Deferral And Minimization Of Estate Taxes - Exclusion of Property from the Gross Estate
Exclusion of Property from the Gross Estate
As we learned from previous lessons, the gross estate is the total fair market value (FMV) of all interests and property held or owned by the decedent at the time of their death. In order to avoid potential estate tax liability, individuals can employ several different techniques to reduce the size of their gross estate. They include some of the following methods:
Estate Reduction Techniques:Lifetime Gifting Strategies1) Transfer Life Insurance Ownership – Life insurance proceeds can be removed from the potential gross estate by transferring ownership to someone other than yourself.
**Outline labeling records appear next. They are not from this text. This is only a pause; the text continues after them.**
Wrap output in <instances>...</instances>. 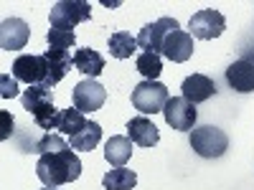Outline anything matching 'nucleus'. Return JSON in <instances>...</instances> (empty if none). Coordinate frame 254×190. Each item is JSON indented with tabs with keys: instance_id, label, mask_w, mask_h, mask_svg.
<instances>
[{
	"instance_id": "obj_1",
	"label": "nucleus",
	"mask_w": 254,
	"mask_h": 190,
	"mask_svg": "<svg viewBox=\"0 0 254 190\" xmlns=\"http://www.w3.org/2000/svg\"><path fill=\"white\" fill-rule=\"evenodd\" d=\"M36 175L46 188L69 185V183L79 180V175H81V160L76 157L71 147H66L61 152H46L36 162Z\"/></svg>"
},
{
	"instance_id": "obj_2",
	"label": "nucleus",
	"mask_w": 254,
	"mask_h": 190,
	"mask_svg": "<svg viewBox=\"0 0 254 190\" xmlns=\"http://www.w3.org/2000/svg\"><path fill=\"white\" fill-rule=\"evenodd\" d=\"M190 150H193L198 157L216 160L229 150V137H226L224 130H219V127H214V124L196 127V130H190Z\"/></svg>"
},
{
	"instance_id": "obj_3",
	"label": "nucleus",
	"mask_w": 254,
	"mask_h": 190,
	"mask_svg": "<svg viewBox=\"0 0 254 190\" xmlns=\"http://www.w3.org/2000/svg\"><path fill=\"white\" fill-rule=\"evenodd\" d=\"M89 18H92V3H87V0H61V3L51 8L49 23L51 28H59V31H71L74 26L84 23Z\"/></svg>"
},
{
	"instance_id": "obj_4",
	"label": "nucleus",
	"mask_w": 254,
	"mask_h": 190,
	"mask_svg": "<svg viewBox=\"0 0 254 190\" xmlns=\"http://www.w3.org/2000/svg\"><path fill=\"white\" fill-rule=\"evenodd\" d=\"M168 87L160 81H140L137 87L132 89V107L147 117V114H158L165 109L168 104Z\"/></svg>"
},
{
	"instance_id": "obj_5",
	"label": "nucleus",
	"mask_w": 254,
	"mask_h": 190,
	"mask_svg": "<svg viewBox=\"0 0 254 190\" xmlns=\"http://www.w3.org/2000/svg\"><path fill=\"white\" fill-rule=\"evenodd\" d=\"M13 79L26 81L28 87H46L49 66H46L44 53H41V56H36V53L18 56V58L13 61Z\"/></svg>"
},
{
	"instance_id": "obj_6",
	"label": "nucleus",
	"mask_w": 254,
	"mask_h": 190,
	"mask_svg": "<svg viewBox=\"0 0 254 190\" xmlns=\"http://www.w3.org/2000/svg\"><path fill=\"white\" fill-rule=\"evenodd\" d=\"M224 28H226V20L214 8H203V10L193 13V15H190V20H188V33L193 36V38H201V41L219 38L224 33Z\"/></svg>"
},
{
	"instance_id": "obj_7",
	"label": "nucleus",
	"mask_w": 254,
	"mask_h": 190,
	"mask_svg": "<svg viewBox=\"0 0 254 190\" xmlns=\"http://www.w3.org/2000/svg\"><path fill=\"white\" fill-rule=\"evenodd\" d=\"M163 117H165L168 127L181 130V132H190V130H196L198 112H196V104L186 101L183 96H171L163 109Z\"/></svg>"
},
{
	"instance_id": "obj_8",
	"label": "nucleus",
	"mask_w": 254,
	"mask_h": 190,
	"mask_svg": "<svg viewBox=\"0 0 254 190\" xmlns=\"http://www.w3.org/2000/svg\"><path fill=\"white\" fill-rule=\"evenodd\" d=\"M71 99H74V107L79 112L89 114V112H97V109L104 107V101H107V89H104L97 79H84L74 87Z\"/></svg>"
},
{
	"instance_id": "obj_9",
	"label": "nucleus",
	"mask_w": 254,
	"mask_h": 190,
	"mask_svg": "<svg viewBox=\"0 0 254 190\" xmlns=\"http://www.w3.org/2000/svg\"><path fill=\"white\" fill-rule=\"evenodd\" d=\"M171 31H178V20L165 15V18H158L155 23H147L140 33H137V46L142 51H150V53H163V41Z\"/></svg>"
},
{
	"instance_id": "obj_10",
	"label": "nucleus",
	"mask_w": 254,
	"mask_h": 190,
	"mask_svg": "<svg viewBox=\"0 0 254 190\" xmlns=\"http://www.w3.org/2000/svg\"><path fill=\"white\" fill-rule=\"evenodd\" d=\"M226 84L239 94H252L254 92V51L244 53L226 69Z\"/></svg>"
},
{
	"instance_id": "obj_11",
	"label": "nucleus",
	"mask_w": 254,
	"mask_h": 190,
	"mask_svg": "<svg viewBox=\"0 0 254 190\" xmlns=\"http://www.w3.org/2000/svg\"><path fill=\"white\" fill-rule=\"evenodd\" d=\"M193 48H196V44H193V36H190L188 31H171L165 36V41H163V53L160 56H165L168 61H173V63H186L190 56H193Z\"/></svg>"
},
{
	"instance_id": "obj_12",
	"label": "nucleus",
	"mask_w": 254,
	"mask_h": 190,
	"mask_svg": "<svg viewBox=\"0 0 254 190\" xmlns=\"http://www.w3.org/2000/svg\"><path fill=\"white\" fill-rule=\"evenodd\" d=\"M28 38H31V28L23 18H5L0 23V48L3 51L26 48Z\"/></svg>"
},
{
	"instance_id": "obj_13",
	"label": "nucleus",
	"mask_w": 254,
	"mask_h": 190,
	"mask_svg": "<svg viewBox=\"0 0 254 190\" xmlns=\"http://www.w3.org/2000/svg\"><path fill=\"white\" fill-rule=\"evenodd\" d=\"M216 84L214 79H208L206 74H190L183 79L181 84V96L190 104H201V101H208L211 96H216Z\"/></svg>"
},
{
	"instance_id": "obj_14",
	"label": "nucleus",
	"mask_w": 254,
	"mask_h": 190,
	"mask_svg": "<svg viewBox=\"0 0 254 190\" xmlns=\"http://www.w3.org/2000/svg\"><path fill=\"white\" fill-rule=\"evenodd\" d=\"M127 137H130L137 147H155L158 140H160V132L153 124V119L135 117V119L127 122Z\"/></svg>"
},
{
	"instance_id": "obj_15",
	"label": "nucleus",
	"mask_w": 254,
	"mask_h": 190,
	"mask_svg": "<svg viewBox=\"0 0 254 190\" xmlns=\"http://www.w3.org/2000/svg\"><path fill=\"white\" fill-rule=\"evenodd\" d=\"M44 58H46V66H49L46 87H49V89H54L56 84H59L64 76H66L69 71H71L74 58L69 56V51H61V48H49V51L44 53Z\"/></svg>"
},
{
	"instance_id": "obj_16",
	"label": "nucleus",
	"mask_w": 254,
	"mask_h": 190,
	"mask_svg": "<svg viewBox=\"0 0 254 190\" xmlns=\"http://www.w3.org/2000/svg\"><path fill=\"white\" fill-rule=\"evenodd\" d=\"M132 152H135V142L125 135H115V137L107 140V144H104V160L112 167H125L130 162Z\"/></svg>"
},
{
	"instance_id": "obj_17",
	"label": "nucleus",
	"mask_w": 254,
	"mask_h": 190,
	"mask_svg": "<svg viewBox=\"0 0 254 190\" xmlns=\"http://www.w3.org/2000/svg\"><path fill=\"white\" fill-rule=\"evenodd\" d=\"M74 66L87 79H97L104 71V56L94 48H79L74 53Z\"/></svg>"
},
{
	"instance_id": "obj_18",
	"label": "nucleus",
	"mask_w": 254,
	"mask_h": 190,
	"mask_svg": "<svg viewBox=\"0 0 254 190\" xmlns=\"http://www.w3.org/2000/svg\"><path fill=\"white\" fill-rule=\"evenodd\" d=\"M135 185H137V175H135V170H127V167H112L102 178L104 190H132Z\"/></svg>"
},
{
	"instance_id": "obj_19",
	"label": "nucleus",
	"mask_w": 254,
	"mask_h": 190,
	"mask_svg": "<svg viewBox=\"0 0 254 190\" xmlns=\"http://www.w3.org/2000/svg\"><path fill=\"white\" fill-rule=\"evenodd\" d=\"M137 36L127 33V31H117L110 36V56L112 58H130L137 51Z\"/></svg>"
},
{
	"instance_id": "obj_20",
	"label": "nucleus",
	"mask_w": 254,
	"mask_h": 190,
	"mask_svg": "<svg viewBox=\"0 0 254 190\" xmlns=\"http://www.w3.org/2000/svg\"><path fill=\"white\" fill-rule=\"evenodd\" d=\"M20 101H23V109L36 114L46 107V104H54V94L49 87H28L23 92V96H20Z\"/></svg>"
},
{
	"instance_id": "obj_21",
	"label": "nucleus",
	"mask_w": 254,
	"mask_h": 190,
	"mask_svg": "<svg viewBox=\"0 0 254 190\" xmlns=\"http://www.w3.org/2000/svg\"><path fill=\"white\" fill-rule=\"evenodd\" d=\"M69 140H71V150L92 152L94 147L99 144V140H102V127H99L97 122H89L79 135H74V137H69Z\"/></svg>"
},
{
	"instance_id": "obj_22",
	"label": "nucleus",
	"mask_w": 254,
	"mask_h": 190,
	"mask_svg": "<svg viewBox=\"0 0 254 190\" xmlns=\"http://www.w3.org/2000/svg\"><path fill=\"white\" fill-rule=\"evenodd\" d=\"M89 124V119L84 117V112H79L76 107H69V109H64L61 112V124H59V132L61 135H69V137H74V135H79L84 127Z\"/></svg>"
},
{
	"instance_id": "obj_23",
	"label": "nucleus",
	"mask_w": 254,
	"mask_h": 190,
	"mask_svg": "<svg viewBox=\"0 0 254 190\" xmlns=\"http://www.w3.org/2000/svg\"><path fill=\"white\" fill-rule=\"evenodd\" d=\"M135 66L137 71L145 76V81H158L160 71H163V61L158 53H150V51H142L137 58H135Z\"/></svg>"
},
{
	"instance_id": "obj_24",
	"label": "nucleus",
	"mask_w": 254,
	"mask_h": 190,
	"mask_svg": "<svg viewBox=\"0 0 254 190\" xmlns=\"http://www.w3.org/2000/svg\"><path fill=\"white\" fill-rule=\"evenodd\" d=\"M61 112L64 109H56L54 104H46L41 112L33 114L36 124L41 127V130H59V124H61Z\"/></svg>"
},
{
	"instance_id": "obj_25",
	"label": "nucleus",
	"mask_w": 254,
	"mask_h": 190,
	"mask_svg": "<svg viewBox=\"0 0 254 190\" xmlns=\"http://www.w3.org/2000/svg\"><path fill=\"white\" fill-rule=\"evenodd\" d=\"M66 147H71V144H66L64 142V137L61 135H46V137H41L38 142H36V155L41 157V155H46V152H61V150H66Z\"/></svg>"
},
{
	"instance_id": "obj_26",
	"label": "nucleus",
	"mask_w": 254,
	"mask_h": 190,
	"mask_svg": "<svg viewBox=\"0 0 254 190\" xmlns=\"http://www.w3.org/2000/svg\"><path fill=\"white\" fill-rule=\"evenodd\" d=\"M46 41L51 48H61V51H69L74 44H76V36L74 31H59V28H51L46 33Z\"/></svg>"
},
{
	"instance_id": "obj_27",
	"label": "nucleus",
	"mask_w": 254,
	"mask_h": 190,
	"mask_svg": "<svg viewBox=\"0 0 254 190\" xmlns=\"http://www.w3.org/2000/svg\"><path fill=\"white\" fill-rule=\"evenodd\" d=\"M0 96L3 99L18 96V79H10L8 74H3V79H0Z\"/></svg>"
},
{
	"instance_id": "obj_28",
	"label": "nucleus",
	"mask_w": 254,
	"mask_h": 190,
	"mask_svg": "<svg viewBox=\"0 0 254 190\" xmlns=\"http://www.w3.org/2000/svg\"><path fill=\"white\" fill-rule=\"evenodd\" d=\"M0 119H3V132H0V140H8L13 132V117L8 112H0Z\"/></svg>"
},
{
	"instance_id": "obj_29",
	"label": "nucleus",
	"mask_w": 254,
	"mask_h": 190,
	"mask_svg": "<svg viewBox=\"0 0 254 190\" xmlns=\"http://www.w3.org/2000/svg\"><path fill=\"white\" fill-rule=\"evenodd\" d=\"M44 190H59V188H44Z\"/></svg>"
}]
</instances>
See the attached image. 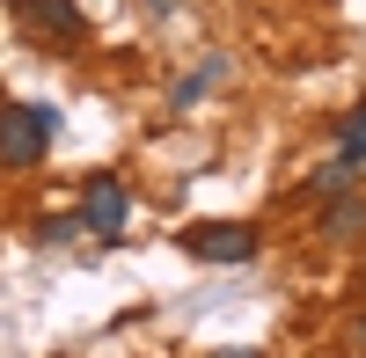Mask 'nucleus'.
I'll use <instances>...</instances> for the list:
<instances>
[{"instance_id":"f257e3e1","label":"nucleus","mask_w":366,"mask_h":358,"mask_svg":"<svg viewBox=\"0 0 366 358\" xmlns=\"http://www.w3.org/2000/svg\"><path fill=\"white\" fill-rule=\"evenodd\" d=\"M51 132H59V110L51 103H15L0 110V168H37L51 154Z\"/></svg>"},{"instance_id":"f03ea898","label":"nucleus","mask_w":366,"mask_h":358,"mask_svg":"<svg viewBox=\"0 0 366 358\" xmlns=\"http://www.w3.org/2000/svg\"><path fill=\"white\" fill-rule=\"evenodd\" d=\"M183 249L205 256V263H249V256H257V234L242 227V220H205V227L183 234Z\"/></svg>"},{"instance_id":"7ed1b4c3","label":"nucleus","mask_w":366,"mask_h":358,"mask_svg":"<svg viewBox=\"0 0 366 358\" xmlns=\"http://www.w3.org/2000/svg\"><path fill=\"white\" fill-rule=\"evenodd\" d=\"M125 213H132V205H125V183H117V175H96V183L81 190V227L103 234V242L125 227Z\"/></svg>"},{"instance_id":"20e7f679","label":"nucleus","mask_w":366,"mask_h":358,"mask_svg":"<svg viewBox=\"0 0 366 358\" xmlns=\"http://www.w3.org/2000/svg\"><path fill=\"white\" fill-rule=\"evenodd\" d=\"M15 8H22V22H29V37H51V44H74L81 29H88L74 0H15Z\"/></svg>"},{"instance_id":"39448f33","label":"nucleus","mask_w":366,"mask_h":358,"mask_svg":"<svg viewBox=\"0 0 366 358\" xmlns=\"http://www.w3.org/2000/svg\"><path fill=\"white\" fill-rule=\"evenodd\" d=\"M220 66H227V58H205V66H198V73H183V81H176V110H191V103L205 96V88H212V81H220Z\"/></svg>"},{"instance_id":"423d86ee","label":"nucleus","mask_w":366,"mask_h":358,"mask_svg":"<svg viewBox=\"0 0 366 358\" xmlns=\"http://www.w3.org/2000/svg\"><path fill=\"white\" fill-rule=\"evenodd\" d=\"M352 161H366V103L345 117V168H352Z\"/></svg>"},{"instance_id":"0eeeda50","label":"nucleus","mask_w":366,"mask_h":358,"mask_svg":"<svg viewBox=\"0 0 366 358\" xmlns=\"http://www.w3.org/2000/svg\"><path fill=\"white\" fill-rule=\"evenodd\" d=\"M366 227V205H337V213H330V234H359Z\"/></svg>"},{"instance_id":"6e6552de","label":"nucleus","mask_w":366,"mask_h":358,"mask_svg":"<svg viewBox=\"0 0 366 358\" xmlns=\"http://www.w3.org/2000/svg\"><path fill=\"white\" fill-rule=\"evenodd\" d=\"M74 234H81V220H44V227H37V242H74Z\"/></svg>"},{"instance_id":"1a4fd4ad","label":"nucleus","mask_w":366,"mask_h":358,"mask_svg":"<svg viewBox=\"0 0 366 358\" xmlns=\"http://www.w3.org/2000/svg\"><path fill=\"white\" fill-rule=\"evenodd\" d=\"M212 358H257V351H249V344H234V351H212Z\"/></svg>"},{"instance_id":"9d476101","label":"nucleus","mask_w":366,"mask_h":358,"mask_svg":"<svg viewBox=\"0 0 366 358\" xmlns=\"http://www.w3.org/2000/svg\"><path fill=\"white\" fill-rule=\"evenodd\" d=\"M352 344H359V351H366V322H359V337H352Z\"/></svg>"}]
</instances>
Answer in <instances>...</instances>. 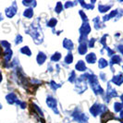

2) Retitle Assets – Transfer or retitle assets to the name of your spouse or another individual.
3) Irrevocable Trusts – Irrevocable trust transfers are a completed gift. Revocable trusts are not completed transfers because the donor has retained the power to demand return of the trust property.
4) Life Insurance – Life insurance can be purchased in an amount equivalent to pay the estimated estate taxes are expected to incur.
Be aware of the Three-Year Rule:In section 2035 of the United States Tax Code, assets transferred or retitled within three years of your death will be (in most every case) brought back for inclusion in the gross estate of the decedent if they die with three years of the transfer.